Heil Valley Ranch Kicked My Butt, Repeatedly

Here are my first impressions of mountain biking at Heil Valley Ranch, after three years of saying, "I should really give that a try."

I need a better suspension.

Heil Valley Ranch should be renamed, "The Boulder Rock Garden," because that's the only thing you'll find on the trails.  Big rocks, small rocks, loose rocks, pointy rocks.  You know the terrain is bad when you choose to ride in the deep sand because it offers a more pleasant experience.  After the first 45 minutes on this trail that would make Sisyphus weep, I longed to see a tree root, tree trunk, snake, charging bull elk, anything soft to run into.
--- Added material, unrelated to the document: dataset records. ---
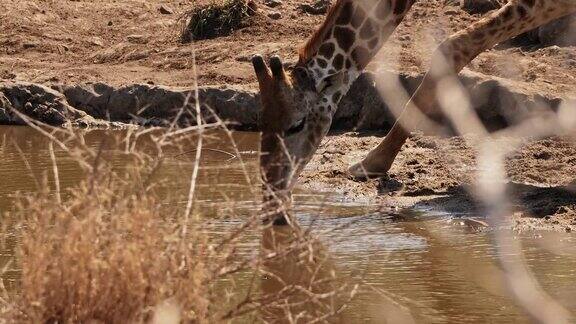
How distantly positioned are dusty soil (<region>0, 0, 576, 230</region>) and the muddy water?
35 cm

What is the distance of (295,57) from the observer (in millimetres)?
11562

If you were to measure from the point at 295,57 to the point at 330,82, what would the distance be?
3190mm

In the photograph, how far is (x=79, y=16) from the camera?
15047 mm

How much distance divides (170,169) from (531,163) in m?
2.35

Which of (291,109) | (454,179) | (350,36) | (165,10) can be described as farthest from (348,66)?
(165,10)

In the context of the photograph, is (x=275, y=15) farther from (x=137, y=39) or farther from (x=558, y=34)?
(x=558, y=34)

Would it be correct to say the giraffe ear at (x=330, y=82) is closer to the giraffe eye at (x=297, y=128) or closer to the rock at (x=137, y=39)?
the giraffe eye at (x=297, y=128)

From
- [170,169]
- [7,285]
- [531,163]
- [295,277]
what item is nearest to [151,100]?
[170,169]

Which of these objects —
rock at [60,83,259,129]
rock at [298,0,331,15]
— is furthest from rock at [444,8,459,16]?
rock at [60,83,259,129]

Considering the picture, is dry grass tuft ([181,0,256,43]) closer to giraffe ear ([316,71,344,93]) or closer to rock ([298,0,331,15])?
rock ([298,0,331,15])

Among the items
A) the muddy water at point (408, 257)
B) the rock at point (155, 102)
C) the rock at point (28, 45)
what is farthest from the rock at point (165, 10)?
the muddy water at point (408, 257)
Riding a hardtail bike on these trails is the physical equivalent of hiring an army of gnomes to kick you in the urethra at the rate of one kick per second for an hour.  And that's on the way up.  On the way down, the gnome army marches across your taint double-time.  I have decided that the "Wapiti Trail,"despite its quaint Native American sound, is actually named after the repetitive sound your saddle makes against your butt as you ride.  I met an experienced rider on my way up the trail who looked like she wanted to weep after simply trying to descend this petrous perdition.  She had already crashed once on the shifting shale and wanted nothing more to do with it.  At that point, I could hardly blame her.

Anyone who enjoys riding Heil Valley Ranch is a masochist.  Anyone who recommends it to a friend is a sadist and should not even be allowed to decide on dessert.  They'd probably choose flan.  If your friend invites you to ride Heil Valley Ranch, ride as fast as you can in the other direction.  It's more likely that he wants to kill you and leave your body in the canyon.

Under a big pile of rocks.

Go if: you like spankings
Don't go if: you have any feeling left in your butt, feet, or hands, and want to keep it that way.